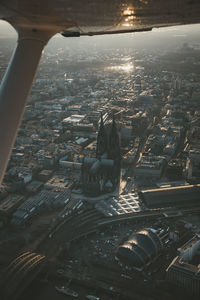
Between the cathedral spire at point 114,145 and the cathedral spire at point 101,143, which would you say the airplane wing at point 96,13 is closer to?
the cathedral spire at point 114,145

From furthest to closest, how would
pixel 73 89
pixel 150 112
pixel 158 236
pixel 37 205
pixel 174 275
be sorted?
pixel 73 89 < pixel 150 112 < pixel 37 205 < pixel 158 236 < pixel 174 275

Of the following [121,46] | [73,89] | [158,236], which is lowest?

* * *

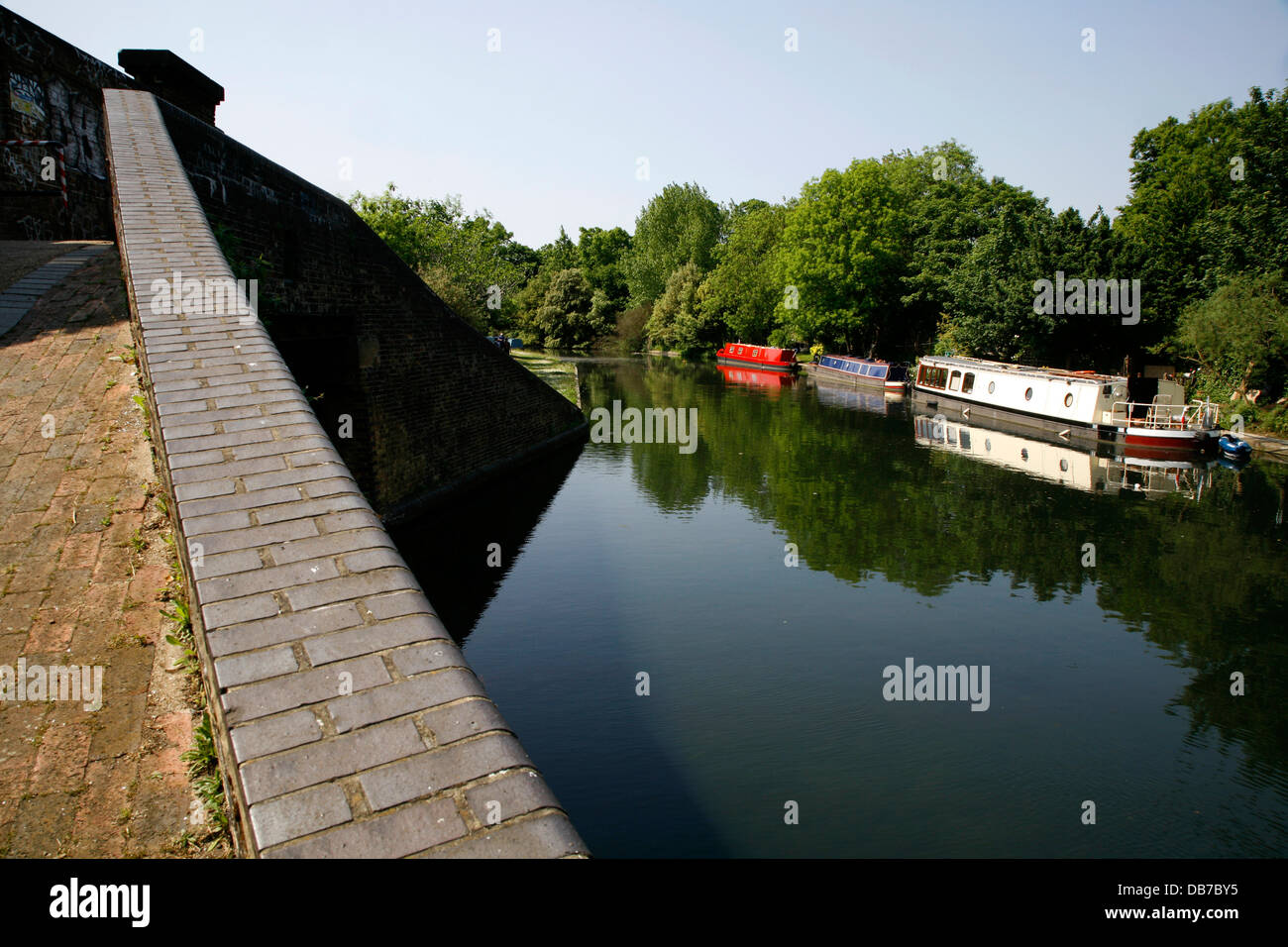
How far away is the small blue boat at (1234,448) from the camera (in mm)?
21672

Problem requirements —
Convert the stretch of lines from the one containing "From furthest to closest, how would" through the one containing "pixel 73 89 <" into a Markdown table with the columns n and Line, numbering each row and leaving out blank lines.

Reply to the exercise —
| n | Line |
|---|---|
| 1 | From furthest to closest, how would |
| 2 | pixel 73 89 |
| 3 | pixel 150 112 |
| 4 | pixel 158 236 |
| 5 | pixel 37 205 |
| 6 | pixel 174 275 |
| 7 | be sorted? |
| 8 | pixel 73 89 < pixel 150 112 < pixel 37 205 < pixel 158 236 < pixel 174 275 |